Archive 81 però è una serie che indaga sul passato e sul futuro, stando nel presente. Dan è, inizialmente, nel passato e nel presente, e successivamente nel futuro, grazie al restauro delle videocassette della telecamera di Melody Pendras. 

Archive 81, con la costruzione horror dell’arco narrativo, ha il pregio (?) di sembrare una seduta psicanalitica in cui Dan riscopre sé stesso e la sua famiglia; le verità vengono a galla perché gli eventi che succedono in quel palazzo, in qualche modo hanno a che fare anche con la vita del protagonista. Il tuffo nel passato, nella vita di una persona sconosciuta può rivelare particolari importanti sulla propria di vita, tanto che Dan arriva a scoprire che il padre, psichiatra non a caso, ha a che fare con la vita di Melody Pendras.

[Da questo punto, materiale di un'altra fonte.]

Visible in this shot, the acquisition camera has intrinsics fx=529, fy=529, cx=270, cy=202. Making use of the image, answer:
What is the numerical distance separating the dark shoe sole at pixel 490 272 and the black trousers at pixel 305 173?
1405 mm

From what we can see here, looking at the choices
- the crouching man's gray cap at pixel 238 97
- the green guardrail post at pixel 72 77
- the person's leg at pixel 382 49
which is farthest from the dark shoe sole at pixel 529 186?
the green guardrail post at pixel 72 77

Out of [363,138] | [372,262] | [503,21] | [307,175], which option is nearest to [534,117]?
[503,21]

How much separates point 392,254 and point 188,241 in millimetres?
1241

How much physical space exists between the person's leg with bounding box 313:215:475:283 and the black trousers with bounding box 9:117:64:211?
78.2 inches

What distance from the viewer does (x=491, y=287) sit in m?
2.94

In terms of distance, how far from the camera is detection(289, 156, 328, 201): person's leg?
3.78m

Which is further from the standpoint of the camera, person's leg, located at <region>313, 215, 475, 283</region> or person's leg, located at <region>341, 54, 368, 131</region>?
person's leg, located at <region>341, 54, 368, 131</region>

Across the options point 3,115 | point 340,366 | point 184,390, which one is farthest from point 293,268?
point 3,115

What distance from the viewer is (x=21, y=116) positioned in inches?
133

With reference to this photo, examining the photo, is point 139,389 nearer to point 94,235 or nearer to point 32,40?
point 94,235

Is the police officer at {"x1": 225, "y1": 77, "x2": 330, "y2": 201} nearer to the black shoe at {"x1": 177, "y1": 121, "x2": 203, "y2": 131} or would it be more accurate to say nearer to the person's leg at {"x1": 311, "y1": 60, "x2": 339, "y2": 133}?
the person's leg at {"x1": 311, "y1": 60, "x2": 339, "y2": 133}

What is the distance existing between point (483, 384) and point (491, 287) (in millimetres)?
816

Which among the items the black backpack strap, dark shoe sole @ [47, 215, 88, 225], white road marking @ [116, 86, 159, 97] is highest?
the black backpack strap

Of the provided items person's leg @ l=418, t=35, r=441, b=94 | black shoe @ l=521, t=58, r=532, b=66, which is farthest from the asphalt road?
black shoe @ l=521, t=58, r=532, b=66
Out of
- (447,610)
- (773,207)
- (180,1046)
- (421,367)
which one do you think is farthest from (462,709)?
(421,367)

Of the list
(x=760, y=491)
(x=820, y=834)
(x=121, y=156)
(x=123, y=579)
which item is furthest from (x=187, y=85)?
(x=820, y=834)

Scavare nel passato sappiamo che significa scoprire il presente, ma scavare troppo, e troppo a lungo, nel passato significa rimanere ingabbiato in quel passato. 

Cosa significa, per Dan, pensare al futuro? Il futuro del protagonista può essere nel passato? È l’ultima domanda che chiude la prima stagione di Archive 81 con un cliffhanger che ci catapulta in maniera scontata nella seconda stagione.